Data extracts –
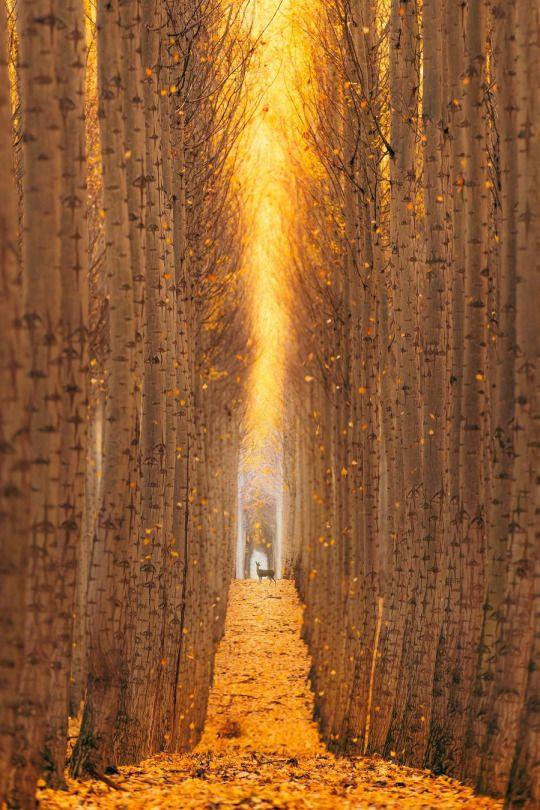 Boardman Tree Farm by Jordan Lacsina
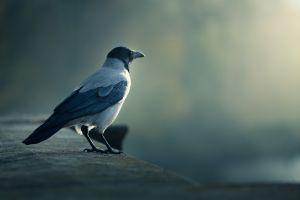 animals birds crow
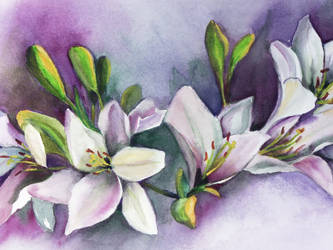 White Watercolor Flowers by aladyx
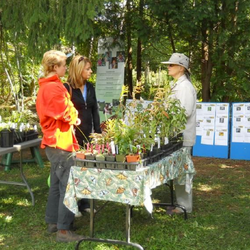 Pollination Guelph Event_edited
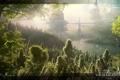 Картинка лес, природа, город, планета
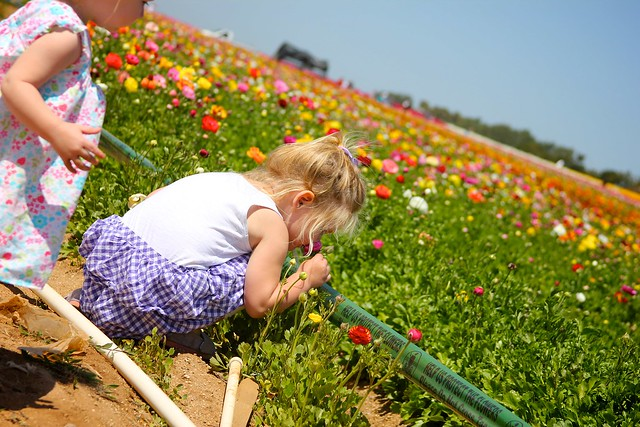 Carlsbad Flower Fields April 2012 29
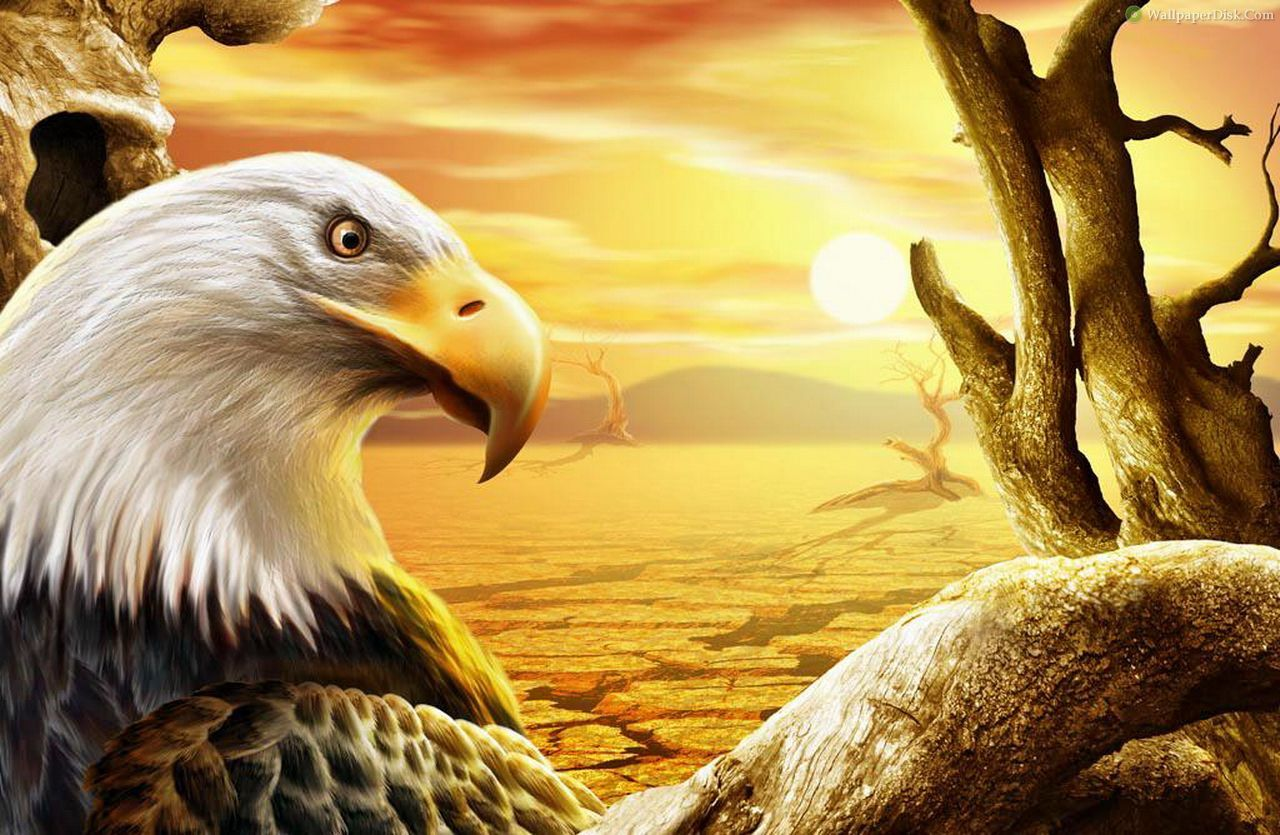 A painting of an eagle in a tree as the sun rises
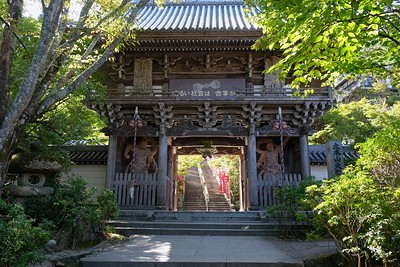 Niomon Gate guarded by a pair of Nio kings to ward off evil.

What to work on – Your answer must be the entries written out word for word, without their pictures.

Exercise solution –
 Boardman Tree Farm by Jordan Lacsina
 animals birds crow
 White Watercolor Flowers by aladyx
 Pollination Guelph Event_edited
 Картинка лес, природа, город, планета
 Carlsbad Flower Fields April 2012 29
 A painting of an eagle in a tree as the sun rises
 Niomon Gate guarded by a pair of Nio kings to ward off evil.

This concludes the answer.